====== Records for the exercise

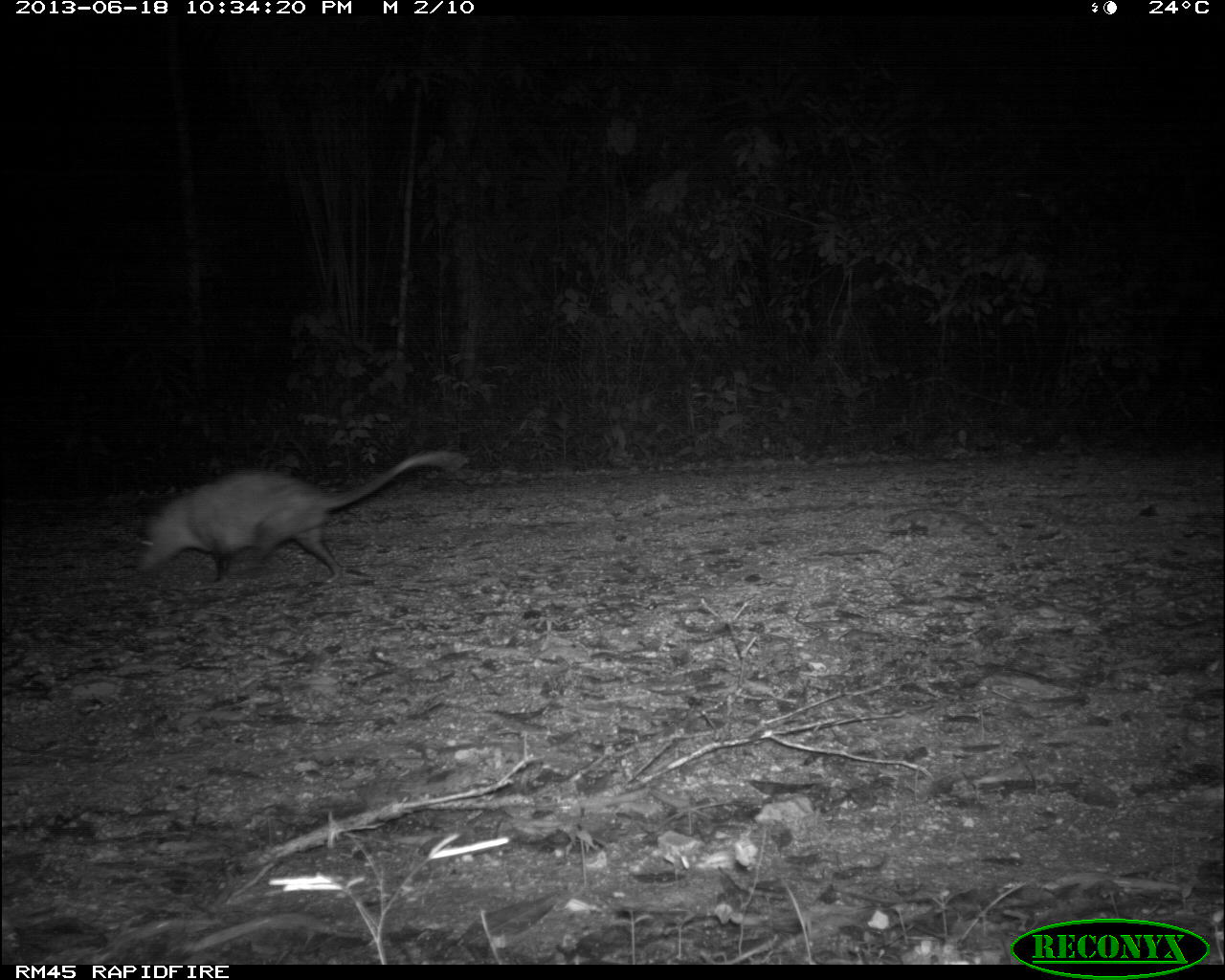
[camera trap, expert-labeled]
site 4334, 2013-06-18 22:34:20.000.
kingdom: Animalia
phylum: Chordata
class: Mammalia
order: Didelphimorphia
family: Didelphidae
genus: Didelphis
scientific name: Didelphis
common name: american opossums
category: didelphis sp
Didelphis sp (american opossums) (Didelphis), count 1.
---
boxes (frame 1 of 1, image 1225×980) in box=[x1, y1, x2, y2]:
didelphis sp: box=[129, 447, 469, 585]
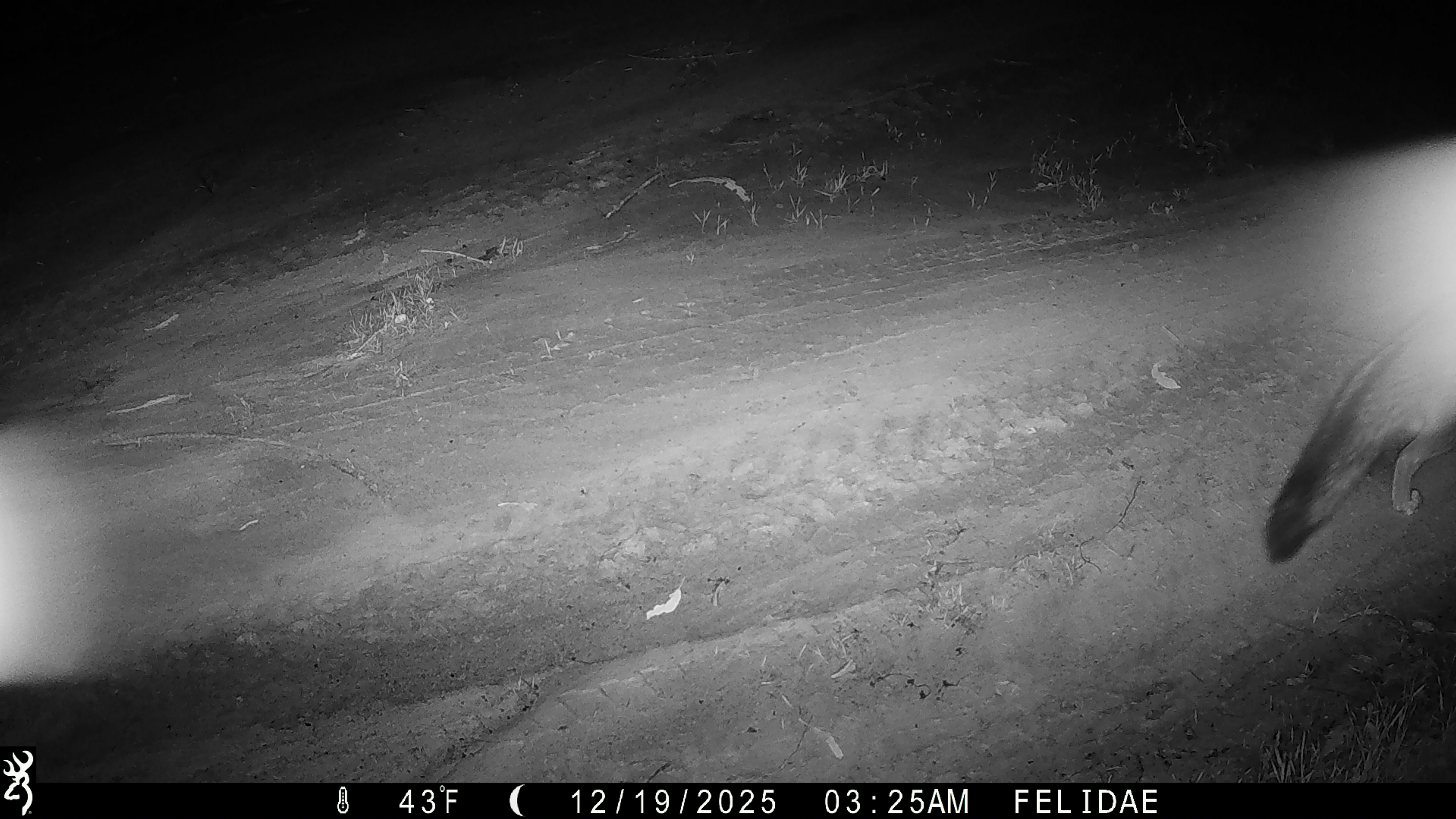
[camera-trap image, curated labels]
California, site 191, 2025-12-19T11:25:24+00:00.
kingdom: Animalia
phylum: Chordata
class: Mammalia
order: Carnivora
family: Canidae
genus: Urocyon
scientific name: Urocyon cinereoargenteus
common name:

============

Work order: The answer consists only of the lines from the one containing "[camera-trap image, curated labels]" to the end of the records, each written out exactly.

Your solution:
[camera-trap image, curated labels]
California, site 191, 2025-12-19T11:25:24+00:00.
kingdom: Animalia
phylum: Chordata
class: Mammalia
order: Carnivora
family: Canidae
genus: Urocyon
scientific name: Urocyon cinereoargenteus
common name:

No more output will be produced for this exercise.